◆ **Excerpt to read**:
When researchers at New York University want to use open science practices, they turn to H. Austin Booth and her colleagues at NYU Libraries for support.
The librarians’ expertise is in demand as projects addressing COVID-19 place a premium on information sharing and rapid dissemination of results.
“We’re both a connector in terms of the research technology and a connector with policy,” says Booth, Dean of Libraries. “We are driving open data at NYU and the library is heavily involved in the open science infrastructure conversation on replication.”
The library has been a critical resource as researchers set up their projects and get the word out about their findings. Speed and transparency within science communication have been especially critical during the pandemic. Booth says uploading of the initial genome sequence for COVID-19 on an open access database in January 2020 set the tone for the sharing of data and metadata protocols throughout the pandemic.
“Science is basically iterative. It builds on itself,” says Booth, a member of the SPARC Steering Committee. “Open research during COVID really demonstrates that. This is what all science could look like if we had open. It’s really been quite incredible.”
As NYU received federal funding to examine various aspects of COVID-19, librarians on campus played a central role in making sure the university carried out that commitment to open. Since so much research technology is embedded in the library, it runs all data management services and provides a bridge between research and the university’s response to open policy.
One recent rapid grant to NYU from the National Science Foundation focused on tracking the egress behavior of people around COVID-19 exposed hospitals and health care clinics. It both incorporated open GIS data in the research and then openly shared the data results in the NYU spatial repository.
A joint project between the NYU hospital system and New York City Hall looked at neighborhood data to create models for testing, contact tracing, and vaccine roll out. Scientists relied on open data and produced information that was made freely available to health centers as leaders determined which interventions to use.
Worldwide data was used in another project to make COVID dashboard to examine the effects of different policies in different countries. NYU researchers in New York and Abu Dhabi also created a tool to help inform policymakers making important public health decisions, including opening schools.
“It shows how opening up global data and trying to get beyond different countries’ regulations can lead to much better tools,” Booth says.
Results of all of these recent projects such as articles and presentations slides, along with raw data, protocols, metadata, code, and data collection tools to facilitate replication, are open for others to use.
“Without there being rapid peer review, sharing of the data, and preprints all along, the research never would have been at the point it is now,” Booth says. “Open really accelerated the research.”

◆ **What the task asks**: Write out the NYU Libraries passage word for word, from "A joint project" up to and including "interventions to use.". Work from the NYU Libraries passage alone.

[Saved data entries]
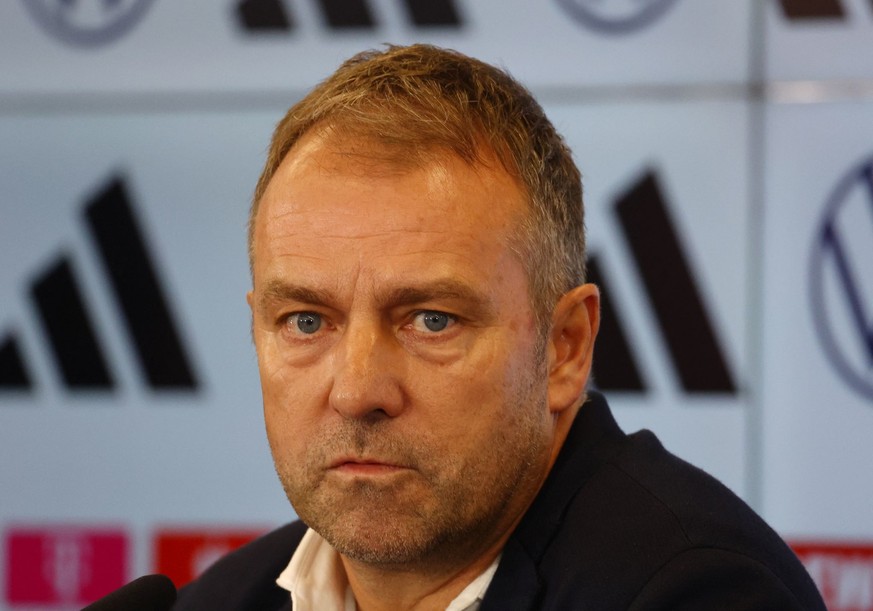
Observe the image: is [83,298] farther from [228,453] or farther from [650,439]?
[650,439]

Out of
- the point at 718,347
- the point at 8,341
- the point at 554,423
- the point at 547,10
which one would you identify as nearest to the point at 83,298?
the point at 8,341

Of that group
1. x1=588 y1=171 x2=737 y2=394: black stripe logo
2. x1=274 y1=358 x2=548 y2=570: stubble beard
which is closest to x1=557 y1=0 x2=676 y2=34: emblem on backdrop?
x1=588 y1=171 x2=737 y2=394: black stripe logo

◆ **Solution**:
A joint project between the NYU hospital system and New York City Hall looked at neighborhood data to create models for testing, contact tracing, and vaccine roll out. Scientists relied on open data and produced information that was made freely available to health centers as leaders determined which interventions to use.